(Records for this exercise)

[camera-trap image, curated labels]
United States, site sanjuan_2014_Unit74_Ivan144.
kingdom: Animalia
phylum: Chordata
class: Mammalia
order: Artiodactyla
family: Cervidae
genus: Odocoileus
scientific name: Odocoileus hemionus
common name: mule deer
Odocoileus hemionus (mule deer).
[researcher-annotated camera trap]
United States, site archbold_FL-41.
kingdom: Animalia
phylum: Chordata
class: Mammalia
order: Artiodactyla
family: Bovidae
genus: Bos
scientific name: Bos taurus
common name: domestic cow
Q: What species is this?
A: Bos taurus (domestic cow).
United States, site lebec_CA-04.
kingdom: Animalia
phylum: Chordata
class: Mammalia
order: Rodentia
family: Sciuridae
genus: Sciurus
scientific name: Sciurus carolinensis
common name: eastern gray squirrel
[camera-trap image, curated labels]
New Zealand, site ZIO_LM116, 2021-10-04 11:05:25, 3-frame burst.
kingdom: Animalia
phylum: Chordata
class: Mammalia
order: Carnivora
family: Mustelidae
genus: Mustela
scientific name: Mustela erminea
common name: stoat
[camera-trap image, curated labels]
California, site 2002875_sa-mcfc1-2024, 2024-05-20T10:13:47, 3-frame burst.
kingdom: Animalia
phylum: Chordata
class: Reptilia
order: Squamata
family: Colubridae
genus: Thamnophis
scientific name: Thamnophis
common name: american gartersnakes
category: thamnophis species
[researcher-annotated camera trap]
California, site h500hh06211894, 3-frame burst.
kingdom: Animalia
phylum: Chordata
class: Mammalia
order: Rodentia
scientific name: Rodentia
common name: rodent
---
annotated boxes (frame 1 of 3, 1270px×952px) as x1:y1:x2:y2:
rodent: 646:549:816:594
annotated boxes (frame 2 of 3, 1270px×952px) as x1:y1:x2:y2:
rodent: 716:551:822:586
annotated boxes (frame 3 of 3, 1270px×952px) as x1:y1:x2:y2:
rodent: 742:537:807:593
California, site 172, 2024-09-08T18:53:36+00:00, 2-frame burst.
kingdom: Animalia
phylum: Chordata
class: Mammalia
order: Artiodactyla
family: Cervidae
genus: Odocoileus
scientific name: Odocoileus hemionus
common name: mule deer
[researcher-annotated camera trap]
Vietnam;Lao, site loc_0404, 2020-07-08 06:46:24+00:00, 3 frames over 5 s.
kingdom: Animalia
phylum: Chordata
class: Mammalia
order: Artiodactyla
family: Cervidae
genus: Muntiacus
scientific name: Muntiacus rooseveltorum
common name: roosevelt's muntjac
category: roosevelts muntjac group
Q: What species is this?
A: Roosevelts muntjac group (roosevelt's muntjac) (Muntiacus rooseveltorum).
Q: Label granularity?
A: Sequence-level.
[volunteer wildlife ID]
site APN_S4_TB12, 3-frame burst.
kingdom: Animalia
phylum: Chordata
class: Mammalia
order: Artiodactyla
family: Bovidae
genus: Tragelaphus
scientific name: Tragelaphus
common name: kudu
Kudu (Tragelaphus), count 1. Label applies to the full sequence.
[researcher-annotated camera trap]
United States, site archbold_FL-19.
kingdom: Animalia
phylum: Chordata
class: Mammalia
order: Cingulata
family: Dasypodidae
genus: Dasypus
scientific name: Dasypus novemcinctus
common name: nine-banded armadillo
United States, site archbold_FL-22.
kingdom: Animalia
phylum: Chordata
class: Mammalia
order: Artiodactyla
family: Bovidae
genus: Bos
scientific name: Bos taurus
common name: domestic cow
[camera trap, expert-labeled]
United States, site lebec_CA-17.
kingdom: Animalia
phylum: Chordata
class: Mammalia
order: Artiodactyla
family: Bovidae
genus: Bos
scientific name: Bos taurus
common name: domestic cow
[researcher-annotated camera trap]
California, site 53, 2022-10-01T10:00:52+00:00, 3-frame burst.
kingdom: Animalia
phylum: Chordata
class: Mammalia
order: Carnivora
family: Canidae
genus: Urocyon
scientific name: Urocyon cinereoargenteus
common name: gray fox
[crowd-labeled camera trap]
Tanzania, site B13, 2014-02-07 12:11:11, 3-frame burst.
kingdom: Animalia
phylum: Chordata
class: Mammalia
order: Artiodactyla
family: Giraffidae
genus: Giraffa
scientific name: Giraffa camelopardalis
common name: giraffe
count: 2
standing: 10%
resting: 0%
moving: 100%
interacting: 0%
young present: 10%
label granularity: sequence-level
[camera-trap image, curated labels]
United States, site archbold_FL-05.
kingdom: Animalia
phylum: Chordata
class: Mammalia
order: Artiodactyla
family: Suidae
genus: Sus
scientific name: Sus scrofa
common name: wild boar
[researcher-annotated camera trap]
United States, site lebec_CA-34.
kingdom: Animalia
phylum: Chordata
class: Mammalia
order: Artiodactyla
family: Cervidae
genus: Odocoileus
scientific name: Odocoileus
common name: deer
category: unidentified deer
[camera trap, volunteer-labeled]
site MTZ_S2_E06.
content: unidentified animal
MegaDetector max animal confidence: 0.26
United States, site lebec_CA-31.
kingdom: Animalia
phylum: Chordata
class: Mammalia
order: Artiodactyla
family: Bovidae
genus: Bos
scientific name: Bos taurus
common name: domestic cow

(End Records for this exercise)

- Aim of the exercise:
All the lines above should come back exactly as written.

- Expected answer:
[camera-trap image, curated labels]
United States, site sanjuan_2014_Unit74_Ivan144.
kingdom: Animalia
phylum: Chordata
class: Mammalia
order: Artiodactyla
family: Cervidae
genus: Odocoileus
scientific name: Odocoileus hemionus
common name: mule deer
Odocoileus hemionus (mule deer).
[researcher-annotated camera trap]
United States, site archbold_FL-41.
kingdom: Animalia
phylum: Chordata
class: Mammalia
order: Artiodactyla
family: Bovidae
genus: Bos
scientific name: Bos taurus
common name: domestic cow
Q: What species is this?
A: Bos taurus (domestic cow).
United States, site lebec_CA-04.
kingdom: Animalia
phylum: Chordata
class: Mammalia
order: Rodentia
family: Sciuridae
genus: Sciurus
scientific name: Sciurus carolinensis
common name: eastern gray squirrel
[camera-trap image, curated labels]
New Zealand, site ZIO_LM116, 2021-10-04 11:05:25, 3-frame burst.
kingdom: Animalia
phylum: Chordata
class: Mammalia
order: Carnivora
family: Mustelidae
genus: Mustela
scientific name: Mustela erminea
common name: stoat
[camera-trap image, curated labels]
California, site 2002875_sa-mcfc1-2024, 2024-05-20T10:13:47, 3-frame burst.
kingdom: Animalia
phylum: Chordata
class: Reptilia
order: Squamata
family: Colubridae
genus: Thamnophis
scientific name: Thamnophis
common name: american gartersnakes
category: thamnophis species
[researcher-annotated camera trap]
California, site h500hh06211894, 3-frame burst.
kingdom: Animalia
phylum: Chordata
class: Mammalia
order: Rodentia
scientific name: Rodentia
common name: rodent
---
annotated boxes (frame 1 of 3, 1270px×952px) as x1:y1:x2:y2:
rodent: 646:549:816:594
annotated boxes (frame 2 of 3, 1270px×952px) as x1:y1:x2:y2:
rodent: 716:551:822:586
annotated boxes (frame 3 of 3, 1270px×952px) as x1:y1:x2:y2:
rodent: 742:537:807:593
California, site 172, 2024-09-08T18:53:36+00:00, 2-frame burst.
kingdom: Animalia
phylum: Chordata
class: Mammalia
order: Artiodactyla
family: Cervidae
genus: Odocoileus
scientific name: Odocoileus hemionus
common name: mule deer
[researcher-annotated camera trap]
Vietnam;Lao, site loc_0404, 2020-07-08 06:46:24+00:00, 3 frames over 5 s.
kingdom: Animalia
phylum: Chordata
class: Mammalia
order: Artiodactyla
family: Cervidae
genus: Muntiacus
scientific name: Muntiacus rooseveltorum
common name: roosevelt's muntjac
category: roosevelts muntjac group
Q: What species is this?
A: Roosevelts muntjac group (roosevelt's muntjac) (Muntiacus rooseveltorum).
Q: Label granularity?
A: Sequence-level.
[volunteer wildlife ID]
site APN_S4_TB12, 3-frame burst.
kingdom: Animalia
phylum: Chordata
class: Mammalia
order: Artiodactyla
family: Bovidae
genus: Tragelaphus
scientific name: Tragelaphus
common name: kudu
Kudu (Tragelaphus), count 1. Label applies to the full sequence.
[researcher-annotated camera trap]
United States, site archbold_FL-19.
kingdom: Animalia
phylum: Chordata
class: Mammalia
order: Cingulata
family: Dasypodidae
genus: Dasypus
scientific name: Dasypus novemcinctus
common name: nine-banded armadillo
United States, site archbold_FL-22.
kingdom: Animalia
phylum: Chordata
class: Mammalia
order: Artiodactyla
family: Bovidae
genus: Bos
scientific name: Bos taurus
common name: domestic cow
[camera trap, expert-labeled]
United States, site lebec_CA-17.
kingdom: Animalia
phylum: Chordata
class: Mammalia
order: Artiodactyla
family: Bovidae
genus: Bos
scientific name: Bos taurus
common name: domestic cow
[researcher-annotated camera trap]
California, site 53, 2022-10-01T10:00:52+00:00, 3-frame burst.
kingdom: Animalia
phylum: Chordata
class: Mammalia
order: Carnivora
family: Canidae
genus: Urocyon
scientific name: Urocyon cinereoargenteus
common name: gray fox
[crowd-labeled camera trap]
Tanzania, site B13, 2014-02-07 12:11:11, 3-frame burst.
kingdom: Animalia
phylum: Chordata
class: Mammalia
order: Artiodactyla
family: Giraffidae
genus: Giraffa
scientific name: Giraffa camelopardalis
common name: giraffe
count: 2
standing: 10%
resting: 0%
moving: 100%
interacting: 0%
young present: 10%
label granularity: sequence-level
[camera-trap image, curated labels]
United States, site archbold_FL-05.
kingdom: Animalia
phylum: Chordata
class: Mammalia
order: Artiodactyla
family: Suidae
genus: Sus
scientific name: Sus scrofa
common name: wild boar
[researcher-annotated camera trap]
United States, site lebec_CA-34.
kingdom: Animalia
phylum: Chordata
class: Mammalia
order: Artiodactyla
family: Cervidae
genus: Odocoileus
scientific name: Odocoileus
common name: deer
category: unidentified deer
[camera trap, volunteer-labeled]
site MTZ_S2_E06.
content: unidentified animal
MegaDetector max animal confidence: 0.26
United States, site lebec_CA-31.
kingdom: Animalia
phylum: Chordata
class: Mammalia
order: Artiodactyla
family: Bovidae
genus: Bos
scientific name: Bos taurus
common name: domestic cow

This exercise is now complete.